● **Selection**:
* START *

Goodness me, how it has rained.

It rained so much that I have not bothered going to work. Nobody gets in taxis when it is raining, because they just stay at home, but also there are floods everywhere and chunks of road that have been washed away.

I am now looking out of the window at what might qualify as being sufficient blue sky to manufacture some trousers for a Dutchman, but I don’t care. I have asked the Peppers if they would like to come round and eat curry and drink wine for dinner. Obviously they accepted, and hence I am writing this in haste, before they turn up. This is because the quality of the prose disintegrates really very quickly when wine has been added, a bit like putting lemon juice in milk.

You might have spotted a Pepper in the picture, by which I mean the one that is not all of the dogs. We did tell her not to sit on the grass, but she just would not listen.

The picture is blurred not because I could not hold the camera still, but because it was raining so hard it was like trying to take a picture through a waterfall.

Mark and Oliver went off to work, and when I had finished washing up bacon-sandwich debris, the dogs and I set off to the Peppers’ house for our morning constitutional.

This was delayed because of an unexpected deluge of water which was pouring in through their ceiling.

They explained that it had rained into their house, and it was next door’s fault for carelessly leaving the roof off his house.

I thought that this might be far too simplistic an explanation, and wondered if they might have a burst pipe.

We hunted for a bit, but could not see a burst pipe.

In the end we broke into the house next door, since their neighbour does not actually live there, and went for a look.

This sounds more excitingly rascally than actually it was. A screw on the outside was holding the yard door shut, so we unscrewed it and the door opened. Once we had got into the yard we could see that the neighbour had not only removed the roof, but most of the doors and windows as well, and what remained was a horrid wet hole with lots of building clutter.

I was very glad I was not the neighbour. I have owned houses like that and I can tell you from experience that it is most dispiriting.

We had an exciting clamber up a very wet hole where the stairs were supposed to be, and discovered that upstairs there was lots of water. It was cascading through the absence of roof, and hence into the next-door wall and eventually their ceiling and their living room, where it finished its journey in a collection of buckets, grumpily placed underneath.

They made such a fuss, fancy not wanting a water feature in your living room. I expect lots of the super-rich have got them, and I have always liked the idea very much, although I would have preferred a fountain. If it had to be a waterfall I would have gone for the sort with a stone mermaid and some coloured lights, because of my impeccable good taste.

We spent half an hour arranging plastic sheeting against the wall in the hope that the water would dribble down that and into the neighbour’s own house instead of the Peppers’ very nice bed and breakfast. They said that their guests did not like the showers to be actually in the bedrooms, but I think it is the guests’ own stupid fault for being too miserly to pay for five stars and valet parking, what do they expect?

* END *

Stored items
* START *

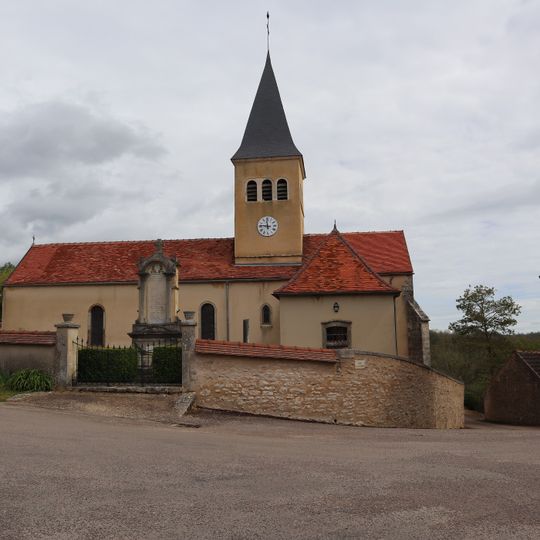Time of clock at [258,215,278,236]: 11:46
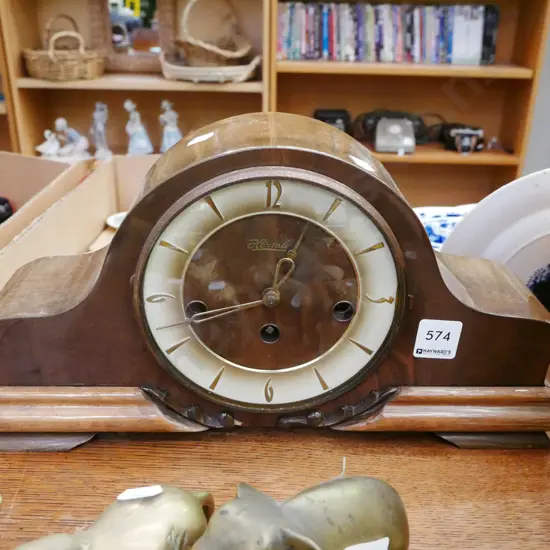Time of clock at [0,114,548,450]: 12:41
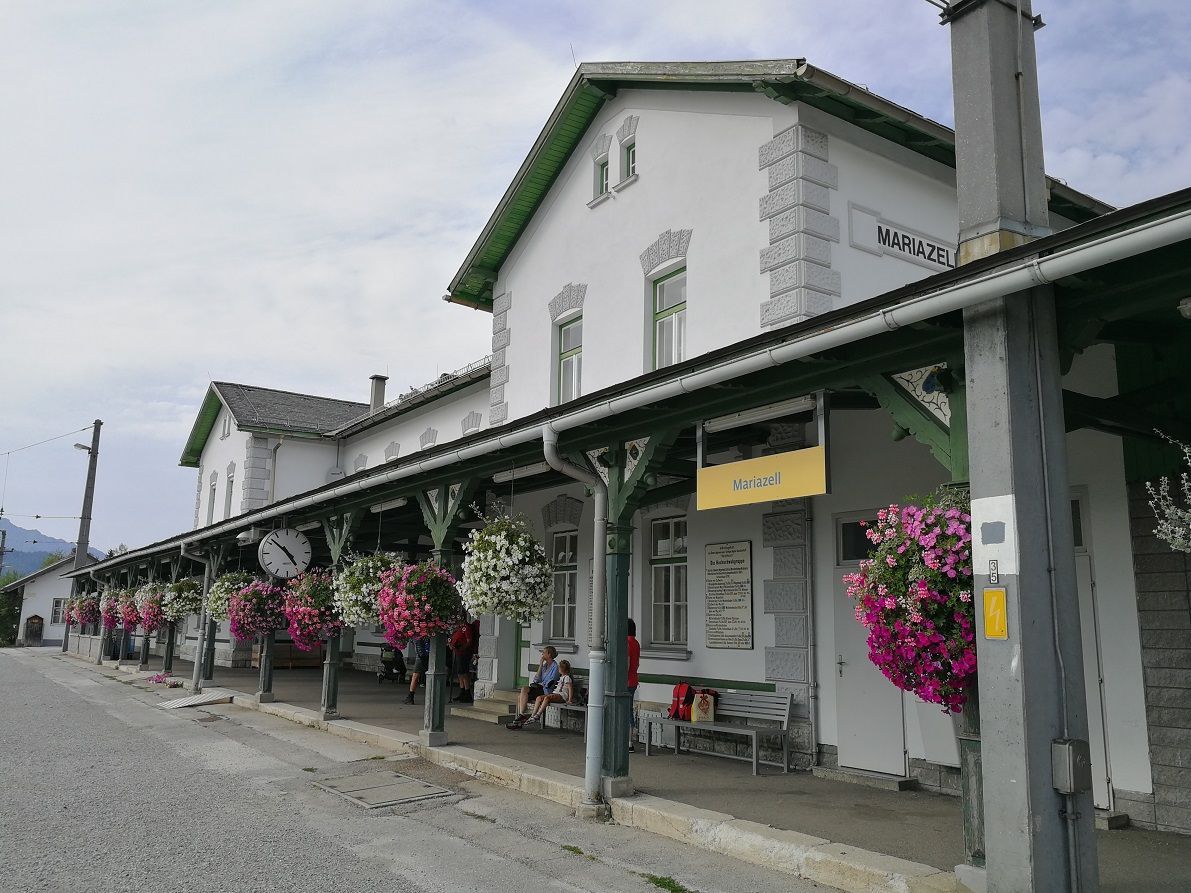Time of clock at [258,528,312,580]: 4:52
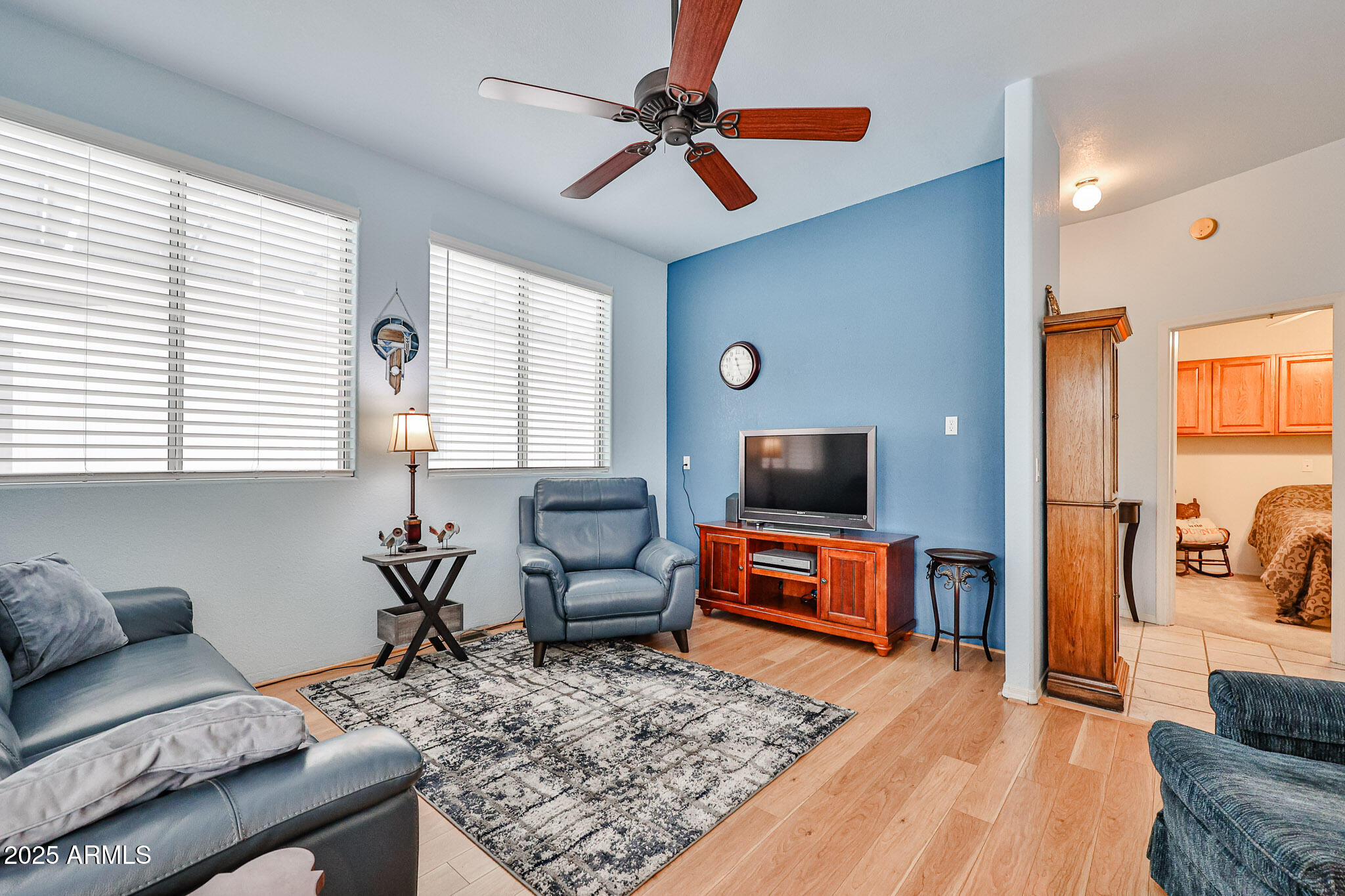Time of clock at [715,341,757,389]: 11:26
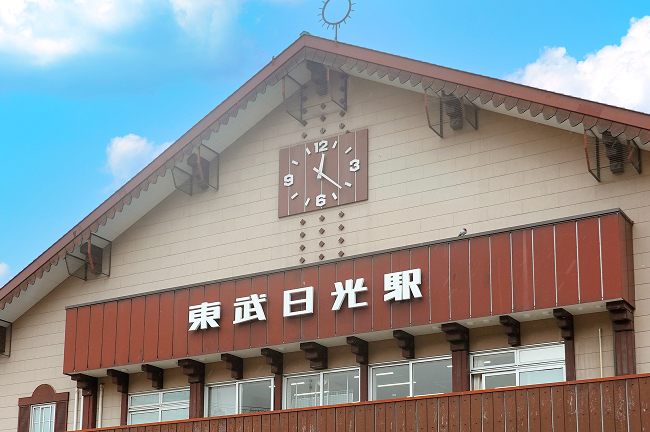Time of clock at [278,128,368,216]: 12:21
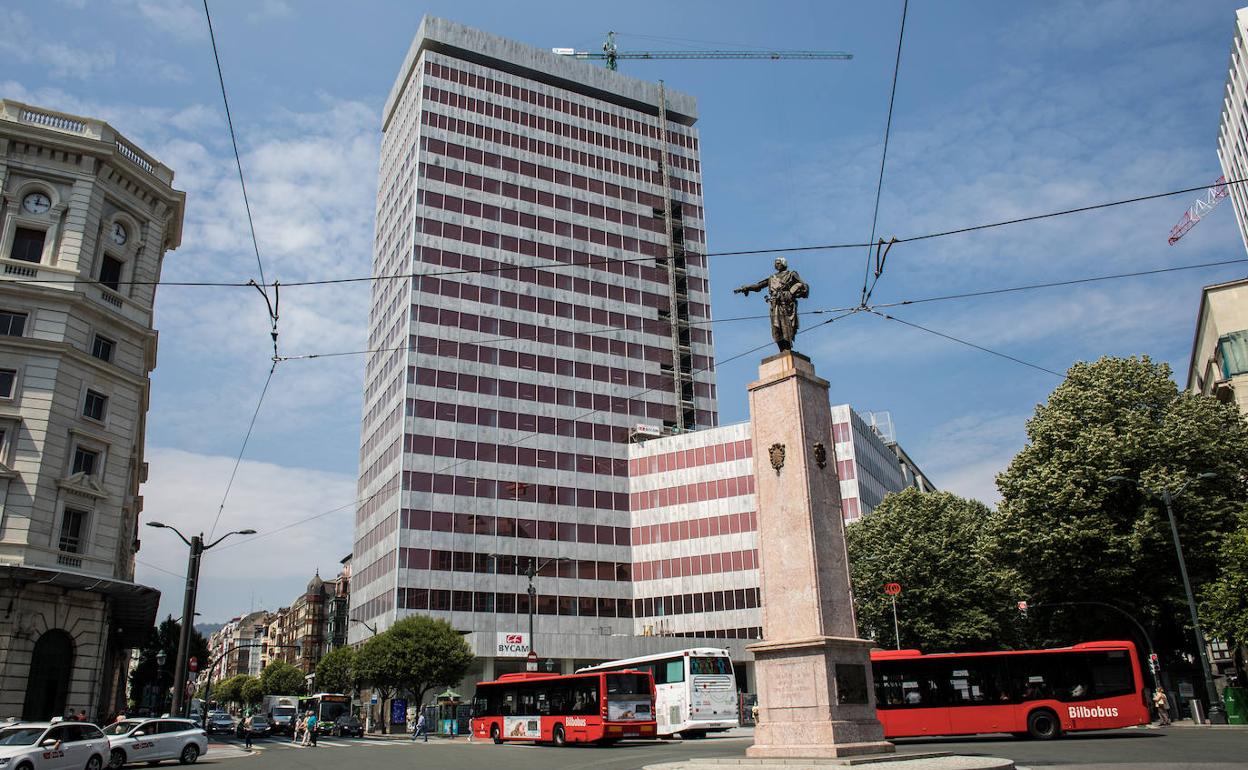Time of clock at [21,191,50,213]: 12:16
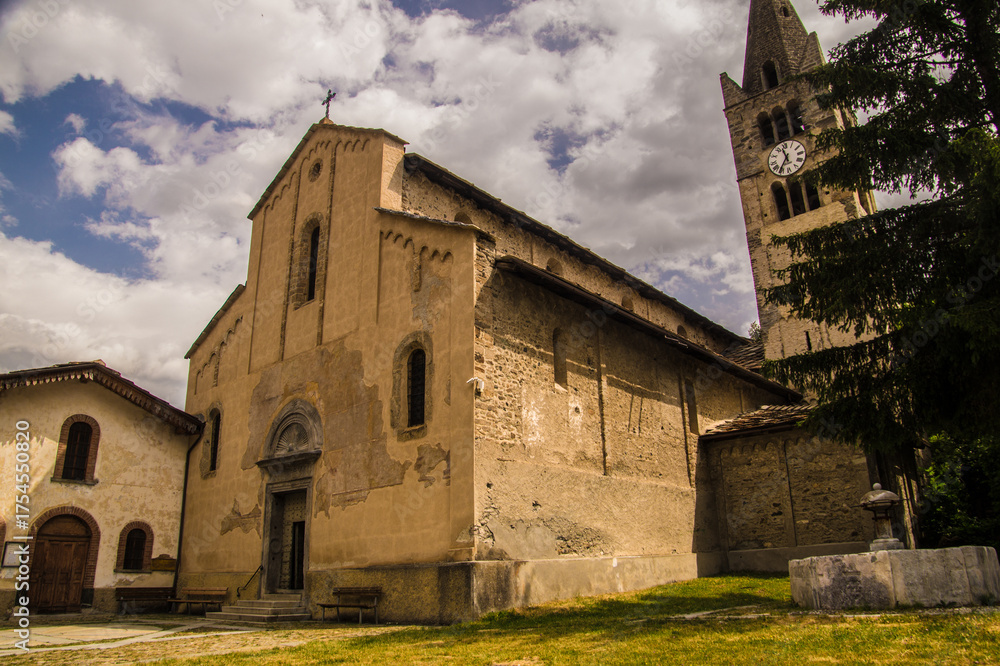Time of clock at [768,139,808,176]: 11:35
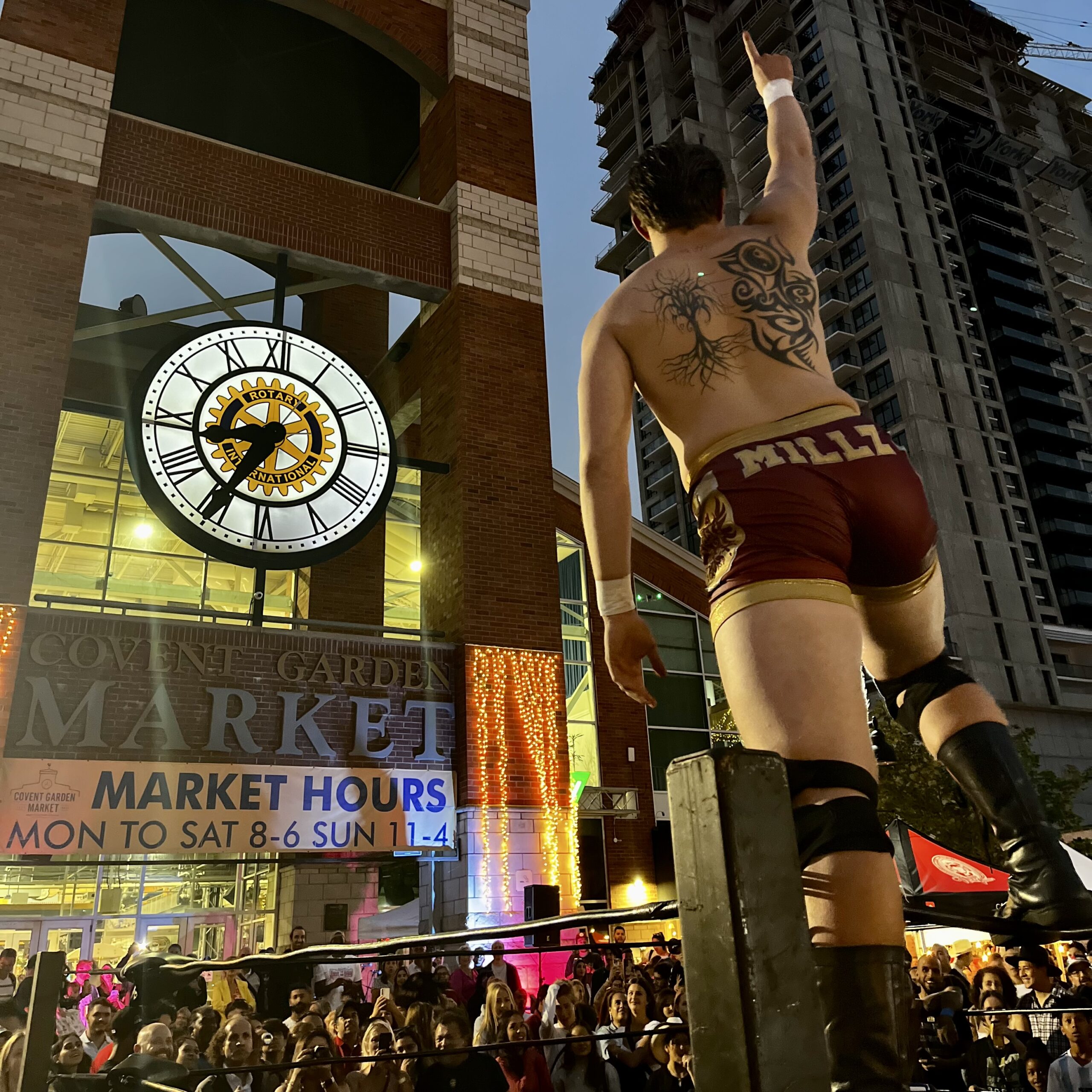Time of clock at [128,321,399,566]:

* END *

● **Stated exercise 1**: Copy from the post about the rain the passage that opens with the words containing "Goodness me, how" and closes with "would not listen.", both ends included.
● **Stated exercise 2**: Repeat the records starting with the line that contains "Time of clock at [0,114,548,450]: 12:41" and ending with the last line of the records, both ends included, leaving the pictures out of your answer.
The records have nothing to do with the text about the rain.

● **Response 1**:
Goodness me, how it has rained.

It rained so much that I have not bothered going to work. Nobody gets in taxis when it is raining, because they just stay at home, but also there are floods everywhere and chunks of road that have been washed away.

I am now looking out of the window at what might qualify as being sufficient blue sky to manufacture some trousers for a Dutchman, but I don’t care. I have asked the Peppers if they would like to come round and eat curry and drink wine for dinner. Obviously they accepted, and hence I am writing this in haste, before they turn up. This is because the quality of the prose disintegrates really very quickly when wine has been added, a bit like putting lemon juice in milk.

You might have spotted a Pepper in the picture, by which I mean the one that is not all of the dogs. We did tell her not to sit on the grass, but she just would not listen.

● **Response 2**:
Time of clock at [0,114,548,450]: 12:41
Time of clock at [258,528,312,580]: 4:52
Time of clock at [715,341,757,389]: 11:26
Time of clock at [278,128,368,216]: 12:21
Time of clock at [21,191,50,213]: 12:16
Time of clock at [768,139,808,176]: 11:35
Time of clock at [128,321,399,566]:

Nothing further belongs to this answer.